The present invention relates, in a general sense, to the configuration of a downhole pumping apparatus and, more particularly, to a system by which produced fluid is routed from the pump to the surface.

BACKGROUND OF THE INVENTION

1. Field of the Invention

In many oil wells, the produced fluid cannot flow to the surface naturally. Accordingly, the well must be equipped with some sort of apparatus located downhole to lift the fluids to the surface. There are several different types of artificial lift systems well known to those skilled in the art. All types of lift apparatus are required to be relatively small diametrically, as most oil wells are fitted with cylindrical casing inside the borehole that is typically 5″ to 8″ in internal diameter, although it may be greater in some cases.

Many oil wells, due to either great depth or high fluid rate potential, or both, require pumping apparatuses that can deliver substantial power to provide the pressure and flow rate needed to lift the produced fluid to the surface. It is the nature of mechanical devices that high power capacity requires increased size, and high power pumping apparatuses are no different, and are typically sized to use as much of the diametric extent of the well casing as possible.

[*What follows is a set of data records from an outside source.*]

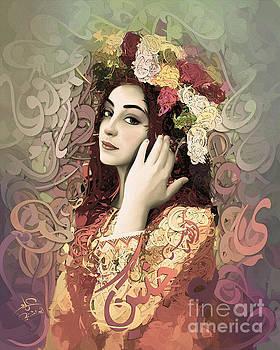 Palestanian flower 3 by Imad Abu shtayyah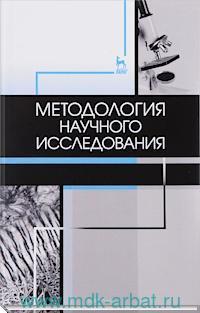 Методология научного исследования : учебник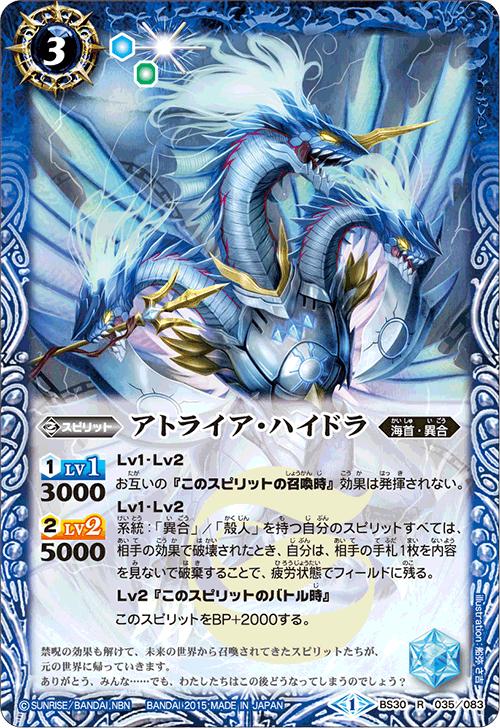 Atlaia-Hydra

An example of an oil well pumping apparatus adapted for, but limited by, the small diameter of oil well casing is the electric submersible pump, or ESP. A typical ESP installation consists of a multi-stage centrifugal pump driven by a downhole electric motor. Both the pump and motor are attached to a string of tubing that extends from the pump motor assembly downhole to the surface. The motor is supplied electricity via a cable strapped to the outside of the tubing extending from the surface to the motor downhole. The fluid extracted from the geologic formation is increased in pressure by the multi-stage pump to a level that will allow it to flow through the tubing to the surface.

The most obvious configuration of such a pumping apparatus would be to locate the electric motor at the end of the tubing, with the electric cable running directly into the motor. The multi-stage pump would be attached to, and situated below, the motor so that the pump inlet, at the bottom of the pump, would be as low in the well as possible. The problem with this configuration is routing the high-pressure fluid from the pump outlet into the tubing for its passage to the surface. The electric motor is frequently required to be of high power and, hence, large in diameter, and fills most of the available casing internal diameter, leaving no room for the fluid to pass. The only option in such a case, and there are ESPs configured this way, is to use a small diameter motor to allow the fluid to flow around the outside of the motor. The problem with this configuration is not only the low power available with small diameter motors, but with the routing of the high pressure produced fluid into the tubing, which requires packers and seals which are expensive and troublesome. An alternative would be to shroud a small diameter motor with a pressure housing connected to the pump outlet and to the tubing that would allow the high-pressure fluid from the pump to flow past the motor and into the tubing. This configuration has the similar disadvantage of requiring the use of a smaller diameter and, hence, less powerful motor to fit within the pressure housing, which must itself fit inside the well casing.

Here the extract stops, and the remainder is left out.